Menumbuhkan motivasi pengurus organisasi; dari flow, apresiasi, hingga ilmu bahagia

Suaramuslim.net – Organisasi kadang sibuk menyusun program, lalu lupa menengok orang-orang yang akan menjalankannya. Apakah mereka masih bersemangat? Apakah mereka masih merasa punya ruang untuk bertumbuh?

Pertanyaan sederhana seperti ini penting bagi ICMI, karena gagasan besar selalu membutuhkan pengurus yang hatinya tetap menyala.

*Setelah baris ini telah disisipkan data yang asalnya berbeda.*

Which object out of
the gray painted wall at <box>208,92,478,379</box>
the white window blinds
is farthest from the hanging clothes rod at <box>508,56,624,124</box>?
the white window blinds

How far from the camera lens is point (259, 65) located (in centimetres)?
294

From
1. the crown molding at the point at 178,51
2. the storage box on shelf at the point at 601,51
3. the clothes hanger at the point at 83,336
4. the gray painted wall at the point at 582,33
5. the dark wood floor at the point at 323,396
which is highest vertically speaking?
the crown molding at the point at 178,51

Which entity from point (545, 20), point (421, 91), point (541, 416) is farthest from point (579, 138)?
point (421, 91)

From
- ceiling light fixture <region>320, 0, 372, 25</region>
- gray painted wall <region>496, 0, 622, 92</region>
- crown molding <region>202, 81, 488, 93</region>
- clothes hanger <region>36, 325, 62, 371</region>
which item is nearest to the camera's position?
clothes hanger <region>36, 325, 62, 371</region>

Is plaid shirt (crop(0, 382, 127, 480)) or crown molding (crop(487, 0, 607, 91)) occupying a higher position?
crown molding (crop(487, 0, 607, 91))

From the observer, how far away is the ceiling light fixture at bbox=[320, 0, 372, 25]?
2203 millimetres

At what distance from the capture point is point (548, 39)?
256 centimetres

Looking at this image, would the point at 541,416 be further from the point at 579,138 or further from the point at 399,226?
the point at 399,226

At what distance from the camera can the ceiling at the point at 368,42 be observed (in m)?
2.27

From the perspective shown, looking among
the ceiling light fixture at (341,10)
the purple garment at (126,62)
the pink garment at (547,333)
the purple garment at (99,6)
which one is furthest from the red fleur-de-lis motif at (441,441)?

ICMI sejak awal dibangun di atas semangat keilmuan dan pengabdian. Organisasi ini mempertemukan banyak orang baik dengan pengalaman, profesi, dan cara pandang yang berbeda. Karena itu, menjaga motivasi pengurus bukan sekadar urusan teknis organisasi, melainkan bagian dari ikhtiar merawat amanah keilmuan dan kebangsaan.

Program kerja tentu penting. Struktur juga tetap diperlukan. Namun organisasi tidak hanya hidup oleh agenda dan keputusan rapat. Ia hidup oleh rasa memiliki, suasana saling percaya, dan keyakinan bahwa setiap orang yang hadir punya tempat untuk memberi makna.

Dalam organisasi sosial seperti ICMI, motivasi tidak selalu lahir dari instruksi. Kadang ia tumbuh dari hal-hal sederhana: pendapat yang didengar, kontribusi yang diakui, atau ucapan terima kasih yang datang tepat waktu.

Hal-hal seperti ini mungkin tidak selalu masuk laporan, tetapi sering menentukan panjang-pendeknya napas organisasi.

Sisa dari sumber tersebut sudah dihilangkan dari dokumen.